Continúa, por favor, el fragmento sobre el buen ladrón y la iconografía del niño Jesús con los símbolos de la Pasión, empezando justo después de su última frase.

▶ _Fragmento del documento_
━━━━━━

Se hacían por tanto ciertas las suposiciones, ya advertidas en el Evangelio de San Pedro de que el primero en morir de los tres crucificados sería el buen ladrón a quien los soldados quebraron las piernas en venganza por haberlos apostrofado y afeado su conducta con Jesús. Otras leyendas fabulosas cuentan un encuentro del niño Jesús camino de Egipto con los ladrones; en tal circunstancia, el ladrón bueno, llamado Tito, deja escapar sin daño a la Sagrada Familia por lo que Jesús profetiza que le crucificarán a su lado y que le precederá en el Paraíso. Este mismo tema de Jesús niño, que en cierto modo prevé los episodios de su Pasión, fue difundido y extendido a través del mundo cristiano por los franciscanos, propagadores también de las imágenes del niño Jesús y de devociones como la del Via crucis o Calvario. Desde el siglo XV la imagen de Jesús niño (dormido, despierto, bendiciendo, etc.) al que de forma simbólica se le añadían los símbolos de la Pasión, comenzó a hacerse popular, si bien sería el Barroco el período en que la iconografía se enriquecería –merced a la difusión que los citados franciscanos hicieron de tal devoción- llegando a ser casi agobiante la simbología. Algunas imágenes populares antiguas muestran a un Jesús niño (incluso anteriores a la imagen del niño Jesús de Praga del siglo XVII) bendiciendo con la mano derecha y sosteniendo el mundo en la izquierda. Sobre su túnica se dibujan ya todos los símbolos de su futuro padecimiento: la cruz, la corona de espinas, los clavos, los látigos de la flagelación, la lanza, la esponja con vinagre, los dados que usaron los soldados para sortear sus vestiduras, el martillo, las tenazas, la escalera, la columna, la mano haciendo la higa (o sea insultando), el gallo de San Pedro, etc.

━━━━━━

▶ _Material proporcionado_
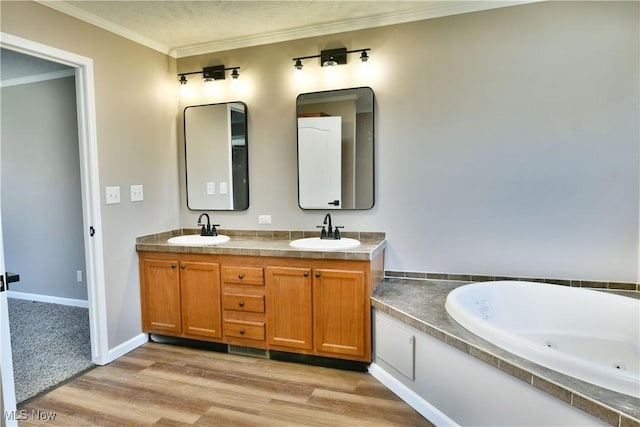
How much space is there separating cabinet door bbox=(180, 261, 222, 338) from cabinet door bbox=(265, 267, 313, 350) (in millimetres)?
441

━━━━━━

▶ _Resultado esperado_
Durante la Cuaresma tenían lugar, en casi toda España, los "calvarios" o Via Crucis, ejercicios piadosos divididos en catorce estaciones, cantadas o rezadas, que se iban recorriendo dentro del templo o, si el tiempo no lo impedía, a lo largo del camino jalonado de cruces de piedra que separaba la iglesia del cementerio, ermita o humilladero cercanos a la localidad.
La tercera semana de Cuaresma se comenzaba a "cumplir con la Iglesia", yendo todos los feligreses a confesar y, sobre todo los mozos y mozas, a ser examinados de sus conocimientos de "doctrina" por el cura párroco. La Iglesia se ocupó desde siempre (públicamente a través de las "misiones" y particularmente por medio de las "cartillas") de instruir a sus hijos en el conocimiento de las bases sobre las que estaba asentada la fe cristiana.